Excerpted text
Stephanie Alfonso of Castile () (1139/1148 – 1 July 1180) was an illegitimate daughter of Alfonso VII of León and Castile and Urraca Fernández de Castro, widow of Count Rodrigo Martínez. Her murder by her husband, Fernando Rodríguez de Castro, earned her the sobriquet Stephanie the Unfortunate (Estefanía la Desdichada).

Birth
Stephanie's date of birth must have occurred between 1139, when the relationship between Alfonso and her mother began, and 1148, the  year in which Alfonso confers privileges in favor of Urraca and his daughter.

Marriage
In 1157, Stephanie's father died while returning from an expedition and his kingdoms were partitioned between her legitimate half-brothers, Sancho III of Castile and Fernando II of León. Stephanie would marry Fernando Rodríguez de Castro, head of the House of Castro. Nicknamed "the Lion" in his native Castile, he was exiled as a consequence of his family's struggles with the Lara family and joined the service of Ferdinand II in León, where he was dubbed "the Castilian". Ferdinand would name him governor, at different times, of Cuéllar, Dueñas, Valladolid, Toro and Asturias, and he eventually became Ferdidand's mayordomo mayor. He had divorced his first wife, Constanza Osorio, daughter of Count Osorio Martinez, who was killed fighting Castro at the Battle of Lobregal in 1160. For his services, King Ferdinand rewarded him with Stephanie's hand, also granting them the infantazgo of León. She bore her husband a son, Pedro Fernández de Castro.

Given information

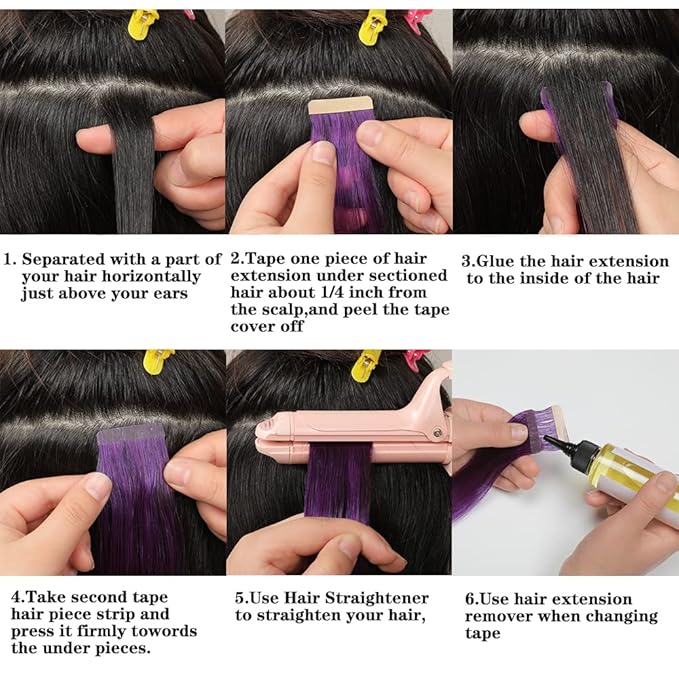 1. Separated with a part of your hair horizontally just above your ears

2.Tape one piece of hair extension under sectioned hair about 1/4 inch from the scalp,and peel the tape cover off

3.Glue the hair extension to the inside of the hair

4.Take second tape hair piece strip and press it firmly towords the under pieces.

5.Use Hair Straightener to straighten your hair,

6.Use hair extension remover when changing tape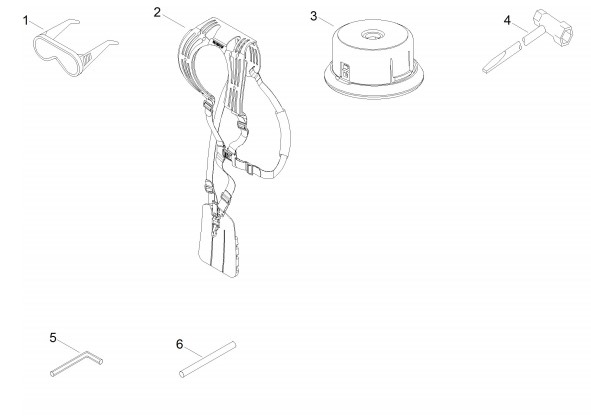 1
2
3
4
5
6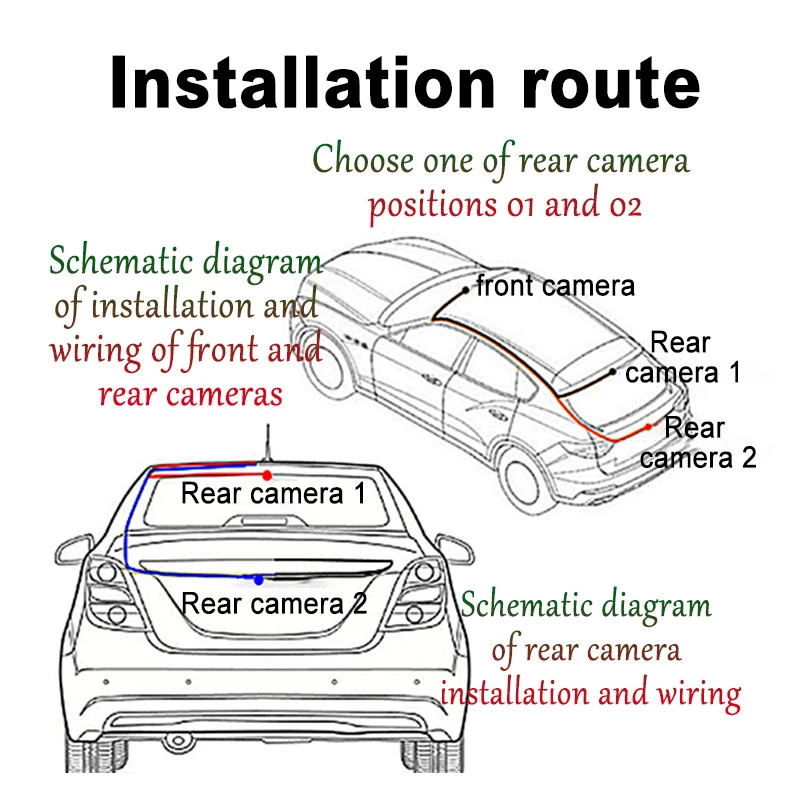 Installation route

Choose one of rear camera positions 01 and 02

Schematic diagram of installation and wiring of front and rear cameras

front camera

Rear camera 1

Rear camera 2

Rear camera 1

Rear camera 2

Schematic diagram of rear camera installation and wiring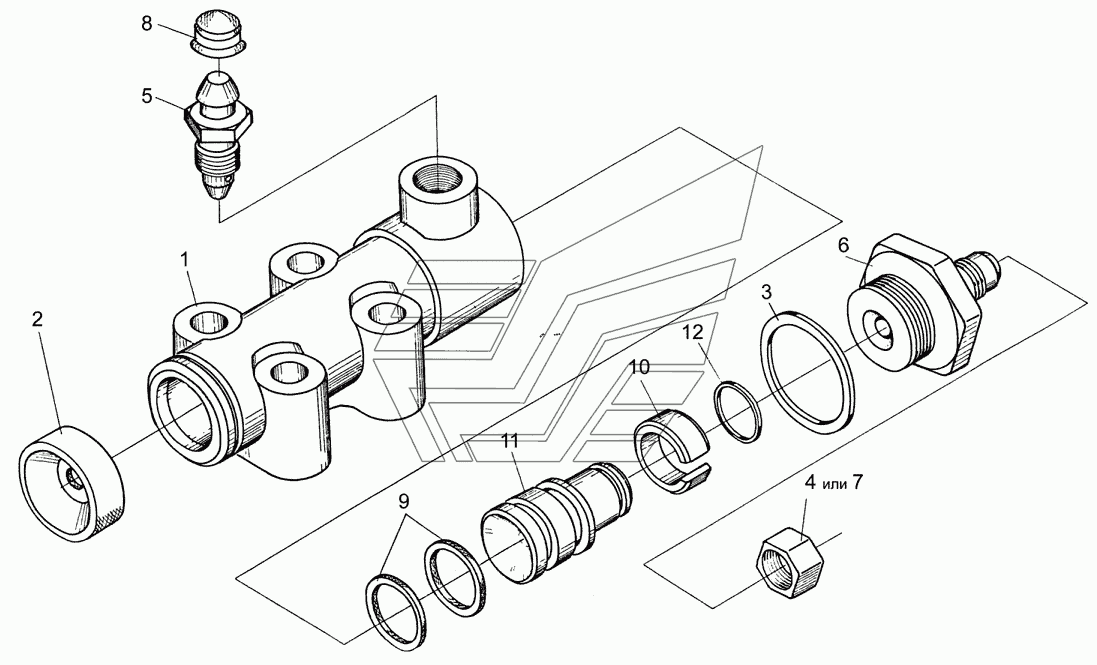 8
5
1
2
6
3
12
10
11
9
4 или 7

Task statement
In the text about Stephanie Alfonso of Castile, what sobriquet did her murder earn her?

Solution
Stephanie the Unfortunate (Estefanía la Desdichada).